After I converted everything to append-lists and also got rid of specific append-list subtypes (like 0-1-alist), I ended up with head-filler rules which happily take as head daughters things which aren’t supposed to have nonempty SLASH lists.

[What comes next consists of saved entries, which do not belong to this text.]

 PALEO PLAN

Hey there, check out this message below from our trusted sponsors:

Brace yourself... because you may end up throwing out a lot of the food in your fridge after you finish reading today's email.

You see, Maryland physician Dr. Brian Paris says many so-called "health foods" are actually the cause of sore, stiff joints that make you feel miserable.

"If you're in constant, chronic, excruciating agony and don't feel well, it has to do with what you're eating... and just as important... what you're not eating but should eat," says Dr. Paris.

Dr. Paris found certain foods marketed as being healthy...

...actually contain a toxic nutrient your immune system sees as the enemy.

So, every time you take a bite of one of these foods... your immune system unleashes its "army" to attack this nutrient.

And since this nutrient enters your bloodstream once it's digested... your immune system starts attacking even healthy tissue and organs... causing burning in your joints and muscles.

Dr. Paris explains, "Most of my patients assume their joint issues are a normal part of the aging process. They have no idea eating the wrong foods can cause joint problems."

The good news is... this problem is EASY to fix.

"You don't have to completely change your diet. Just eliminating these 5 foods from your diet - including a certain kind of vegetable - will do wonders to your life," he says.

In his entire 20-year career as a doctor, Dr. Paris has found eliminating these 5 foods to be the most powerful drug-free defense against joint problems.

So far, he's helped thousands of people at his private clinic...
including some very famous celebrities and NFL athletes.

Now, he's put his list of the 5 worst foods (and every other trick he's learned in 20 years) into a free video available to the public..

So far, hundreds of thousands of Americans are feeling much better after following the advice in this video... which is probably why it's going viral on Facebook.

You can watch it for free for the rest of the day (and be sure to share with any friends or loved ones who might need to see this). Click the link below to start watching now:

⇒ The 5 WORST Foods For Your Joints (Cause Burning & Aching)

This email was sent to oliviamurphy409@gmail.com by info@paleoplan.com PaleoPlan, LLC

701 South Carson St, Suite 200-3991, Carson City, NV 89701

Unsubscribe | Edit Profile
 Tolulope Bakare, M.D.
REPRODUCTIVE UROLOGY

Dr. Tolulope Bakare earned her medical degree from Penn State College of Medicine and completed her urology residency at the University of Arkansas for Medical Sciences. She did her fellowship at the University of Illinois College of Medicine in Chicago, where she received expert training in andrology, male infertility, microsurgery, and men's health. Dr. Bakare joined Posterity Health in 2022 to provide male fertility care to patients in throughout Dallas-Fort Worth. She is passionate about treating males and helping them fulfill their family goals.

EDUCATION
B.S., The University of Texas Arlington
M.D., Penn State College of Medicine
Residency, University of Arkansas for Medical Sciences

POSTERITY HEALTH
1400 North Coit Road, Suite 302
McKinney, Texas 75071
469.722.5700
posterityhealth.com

I am trying to get rid of that but somehow this seems to have zero effect (see particularly the constraint on the HEAD-DTR of wh-ques-phrase; the rest are given for context):

experimental-basic-filler-phrase := binary-phrase & phrasal &
  [ SYNSEM [ LOCAL.CAT.VAL [ SPR < > ] ],
    ARGS < [ SYNSEM [ LOCAL local &
          [ COORD -, 
          CAT.VAL [ SUBJ olist,
          COMPS olist,
          SPR olist ],
            CTXT.ACTIVATED + ],
          NON-LOCAL.SLASH append-list ] ],
     [ SYNSEM [ LOCAL [ COORD -, CAT [ VAL.COMPS olist ] ],
          NON-LOCAL [ SLASH append-list,
          REL 0-alist ] ] ] > ].

experimental-1st-head-filler-phrase := experimental-basic-filler-phrase & head-compositional &
  [  SYNSEM.NON-LOCAL.SLASH.LIST #slash,
     ARGS < [ SYNSEM.LOCAL #local ],
	   [ SYNSEM.NON-LOCAL [ SLASH.LIST < #local . #slash >,
				                  REL 0-alist ] ] > ].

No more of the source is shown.